Given data section start

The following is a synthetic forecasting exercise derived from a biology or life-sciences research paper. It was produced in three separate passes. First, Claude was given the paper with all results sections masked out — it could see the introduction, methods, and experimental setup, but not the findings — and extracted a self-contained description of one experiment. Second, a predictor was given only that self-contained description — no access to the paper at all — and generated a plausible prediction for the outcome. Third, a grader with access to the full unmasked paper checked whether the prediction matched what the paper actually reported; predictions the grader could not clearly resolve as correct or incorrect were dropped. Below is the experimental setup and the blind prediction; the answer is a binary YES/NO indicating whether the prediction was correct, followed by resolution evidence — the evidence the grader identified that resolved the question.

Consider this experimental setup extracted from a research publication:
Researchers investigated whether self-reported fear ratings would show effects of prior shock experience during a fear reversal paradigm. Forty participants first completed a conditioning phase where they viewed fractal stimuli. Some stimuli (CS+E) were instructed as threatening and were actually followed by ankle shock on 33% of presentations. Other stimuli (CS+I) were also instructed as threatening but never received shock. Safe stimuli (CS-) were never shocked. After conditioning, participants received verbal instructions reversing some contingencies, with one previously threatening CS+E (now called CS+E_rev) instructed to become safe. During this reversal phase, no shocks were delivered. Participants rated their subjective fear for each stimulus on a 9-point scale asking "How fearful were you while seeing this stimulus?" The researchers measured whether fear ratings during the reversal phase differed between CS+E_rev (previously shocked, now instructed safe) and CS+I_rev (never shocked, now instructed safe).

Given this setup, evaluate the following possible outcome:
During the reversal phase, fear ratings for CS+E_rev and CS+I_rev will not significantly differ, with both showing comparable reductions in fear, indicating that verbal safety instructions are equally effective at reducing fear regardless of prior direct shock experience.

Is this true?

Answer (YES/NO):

Given data section end

Your goal: Once you have read the records above, set each one down again exactly.

Exercise result:
The following is a synthetic forecasting exercise derived from a biology or life-sciences research paper. It was produced in three separate passes. First, Claude was given the paper with all results sections masked out — it could see the introduction, methods, and experimental setup, but not the findings — and extracted a self-contained description of one experiment. Second, a predictor was given only that self-contained description — no access to the paper at all — and generated a plausible prediction for the outcome. Third, a grader with access to the full unmasked paper checked whether the prediction matched what the paper actually reported; predictions the grader could not clearly resolve as correct or incorrect were dropped. Below is the experimental setup and the blind prediction; the answer is a binary YES/NO indicating whether the prediction was correct, followed by resolution evidence — the evidence the grader identified that resolved the question.

Consider this experimental setup extracted from a research publication:
Researchers investigated whether self-reported fear ratings would show effects of prior shock experience during a fear reversal paradigm. Forty participants first completed a conditioning phase where they viewed fractal stimuli. Some stimuli (CS+E) were instructed as threatening and were actually followed by ankle shock on 33% of presentations. Other stimuli (CS+I) were also instructed as threatening but never received shock. Safe stimuli (CS-) were never shocked. After conditioning, participants received verbal instructions reversing some contingencies, with one previously threatening CS+E (now called CS+E_rev) instructed to become safe. During this reversal phase, no shocks were delivered. Participants rated their subjective fear for each stimulus on a 9-point scale asking "How fearful were you while seeing this stimulus?" The researchers measured whether fear ratings during the reversal phase differed between CS+E_rev (previously shocked, now instructed safe) and CS+I_rev (never shocked, now instructed safe).

Given this setup, evaluate the following possible outcome:
During the reversal phase, fear ratings for CS+E_rev and CS+I_rev will not significantly differ, with both showing comparable reductions in fear, indicating that verbal safety instructions are equally effective at reducing fear regardless of prior direct shock experience.

Is this true?

Answer (YES/NO):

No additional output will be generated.